> _What this task involves_:
Format the items as a JSON list of strings, one string per line, starting at the line that contains "How far is the hillside" and ending at the final line of the items. Leave out blank lines and the pictures.

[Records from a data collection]
--- Start ---

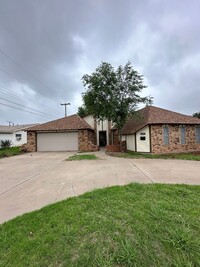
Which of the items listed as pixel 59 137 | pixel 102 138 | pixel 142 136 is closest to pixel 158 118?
pixel 142 136

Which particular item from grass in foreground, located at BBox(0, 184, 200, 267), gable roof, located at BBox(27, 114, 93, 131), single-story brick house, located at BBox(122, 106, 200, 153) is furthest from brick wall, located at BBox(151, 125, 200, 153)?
grass in foreground, located at BBox(0, 184, 200, 267)

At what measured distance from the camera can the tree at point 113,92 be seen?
15938 mm

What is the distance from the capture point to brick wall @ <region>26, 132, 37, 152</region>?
2125 cm

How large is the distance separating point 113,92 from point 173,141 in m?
6.99

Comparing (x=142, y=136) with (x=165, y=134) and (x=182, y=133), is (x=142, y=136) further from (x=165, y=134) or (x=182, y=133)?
(x=182, y=133)

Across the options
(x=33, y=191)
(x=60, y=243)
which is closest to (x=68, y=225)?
(x=60, y=243)

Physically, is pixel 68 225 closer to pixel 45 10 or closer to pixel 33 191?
pixel 33 191

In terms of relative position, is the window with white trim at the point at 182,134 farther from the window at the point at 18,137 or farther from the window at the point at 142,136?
the window at the point at 18,137

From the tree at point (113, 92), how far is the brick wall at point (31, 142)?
853 cm

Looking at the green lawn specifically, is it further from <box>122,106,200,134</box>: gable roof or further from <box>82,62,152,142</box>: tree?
<box>122,106,200,134</box>: gable roof

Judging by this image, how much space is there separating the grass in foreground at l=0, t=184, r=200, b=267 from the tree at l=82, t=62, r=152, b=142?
40.7ft

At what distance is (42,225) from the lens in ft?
10.8

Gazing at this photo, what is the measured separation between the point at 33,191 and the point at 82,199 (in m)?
2.01

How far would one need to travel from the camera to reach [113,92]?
53.1 feet
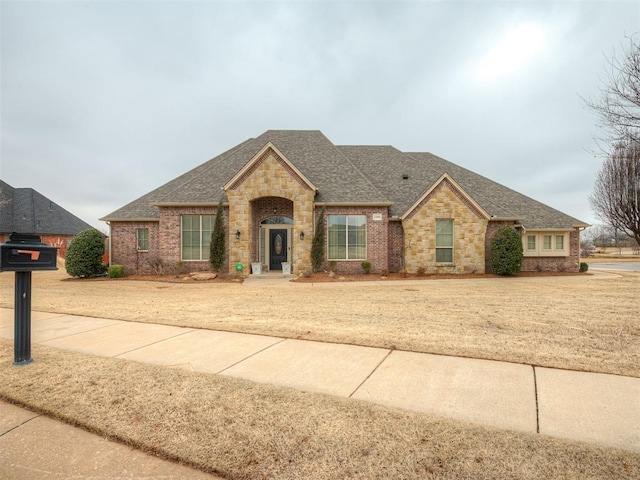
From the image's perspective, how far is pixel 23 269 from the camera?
4.38 meters

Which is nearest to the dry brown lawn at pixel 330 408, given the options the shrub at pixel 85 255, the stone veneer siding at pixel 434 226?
the stone veneer siding at pixel 434 226

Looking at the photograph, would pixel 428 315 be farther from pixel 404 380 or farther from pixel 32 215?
pixel 32 215

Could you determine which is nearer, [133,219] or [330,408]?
[330,408]

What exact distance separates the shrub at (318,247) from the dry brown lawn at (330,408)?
951 cm

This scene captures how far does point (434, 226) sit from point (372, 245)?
11.8ft

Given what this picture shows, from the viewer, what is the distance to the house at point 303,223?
701 inches

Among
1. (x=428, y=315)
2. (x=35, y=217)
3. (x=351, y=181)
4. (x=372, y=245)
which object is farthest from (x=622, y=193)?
(x=35, y=217)

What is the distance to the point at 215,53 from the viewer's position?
714 inches

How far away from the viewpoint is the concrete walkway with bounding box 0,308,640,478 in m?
3.08

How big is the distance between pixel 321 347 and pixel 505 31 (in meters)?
12.0

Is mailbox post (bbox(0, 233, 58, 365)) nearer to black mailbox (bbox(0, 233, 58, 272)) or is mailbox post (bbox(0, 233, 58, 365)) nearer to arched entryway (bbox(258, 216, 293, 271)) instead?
black mailbox (bbox(0, 233, 58, 272))

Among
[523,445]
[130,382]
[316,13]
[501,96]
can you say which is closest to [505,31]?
[316,13]

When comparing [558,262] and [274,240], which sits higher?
[274,240]

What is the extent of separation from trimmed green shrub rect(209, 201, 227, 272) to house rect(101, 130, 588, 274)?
407mm
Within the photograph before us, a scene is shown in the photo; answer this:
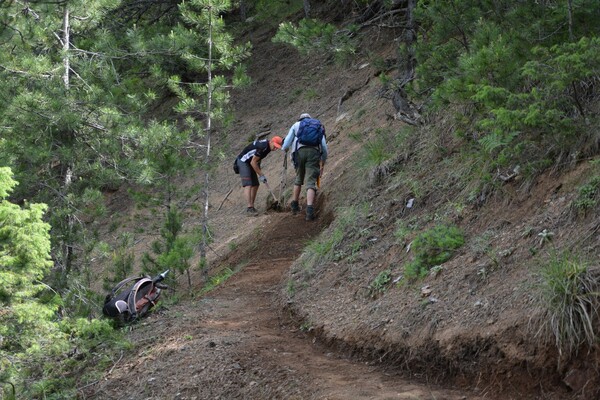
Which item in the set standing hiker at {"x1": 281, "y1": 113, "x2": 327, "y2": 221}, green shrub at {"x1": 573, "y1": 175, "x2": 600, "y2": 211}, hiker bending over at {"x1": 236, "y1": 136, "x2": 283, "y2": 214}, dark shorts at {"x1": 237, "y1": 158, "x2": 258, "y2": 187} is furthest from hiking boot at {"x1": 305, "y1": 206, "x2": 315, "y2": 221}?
green shrub at {"x1": 573, "y1": 175, "x2": 600, "y2": 211}

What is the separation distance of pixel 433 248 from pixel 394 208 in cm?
215

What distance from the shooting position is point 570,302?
17.7 feet

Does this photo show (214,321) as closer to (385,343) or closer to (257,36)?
(385,343)

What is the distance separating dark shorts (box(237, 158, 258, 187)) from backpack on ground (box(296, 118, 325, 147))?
244 cm

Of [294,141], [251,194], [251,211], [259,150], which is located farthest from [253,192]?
[294,141]

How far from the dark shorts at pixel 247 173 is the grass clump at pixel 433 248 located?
8433 millimetres

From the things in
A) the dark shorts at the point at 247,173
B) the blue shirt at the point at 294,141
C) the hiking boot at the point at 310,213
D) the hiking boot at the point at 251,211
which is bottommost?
the hiking boot at the point at 310,213

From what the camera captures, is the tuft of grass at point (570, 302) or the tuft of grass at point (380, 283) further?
the tuft of grass at point (380, 283)

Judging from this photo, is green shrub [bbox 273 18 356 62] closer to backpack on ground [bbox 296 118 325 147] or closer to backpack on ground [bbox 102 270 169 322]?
backpack on ground [bbox 296 118 325 147]

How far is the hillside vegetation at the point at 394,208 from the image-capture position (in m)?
6.07

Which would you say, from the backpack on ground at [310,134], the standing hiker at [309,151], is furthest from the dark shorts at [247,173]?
the backpack on ground at [310,134]

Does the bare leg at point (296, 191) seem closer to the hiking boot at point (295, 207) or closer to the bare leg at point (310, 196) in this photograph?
the hiking boot at point (295, 207)

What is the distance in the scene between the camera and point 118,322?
10164 millimetres

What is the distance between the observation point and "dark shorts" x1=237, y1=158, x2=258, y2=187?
16.2 metres
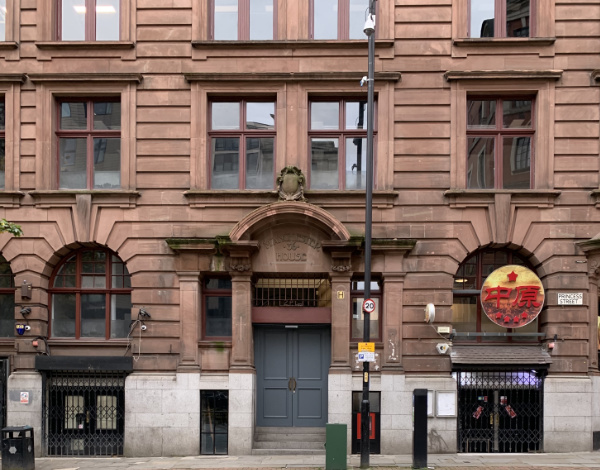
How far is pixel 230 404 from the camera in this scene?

--- End ---

> _Task response_:
[
  "How far is the hillside vegetation at the point at 394,208 from the image-capture position (in m)?",
  "6.07",
  "Which would you say, from the backpack on ground at [310,134], the standing hiker at [309,151], is furthest from the dark shorts at [247,173]?",
  "the backpack on ground at [310,134]",
  "Does the bare leg at point (296, 191) seem closer to the hiking boot at point (295, 207) or closer to the bare leg at point (310, 196) in this photograph?",
  "the hiking boot at point (295, 207)",
  "What is the distance in the scene between the camera and point 118,322?",
  "10164 millimetres",
  "What is the distance between the observation point and \"dark shorts\" x1=237, y1=158, x2=258, y2=187?",
  "16.2 metres",
  "How far is pixel 230 404 from the camera in this scene?"
]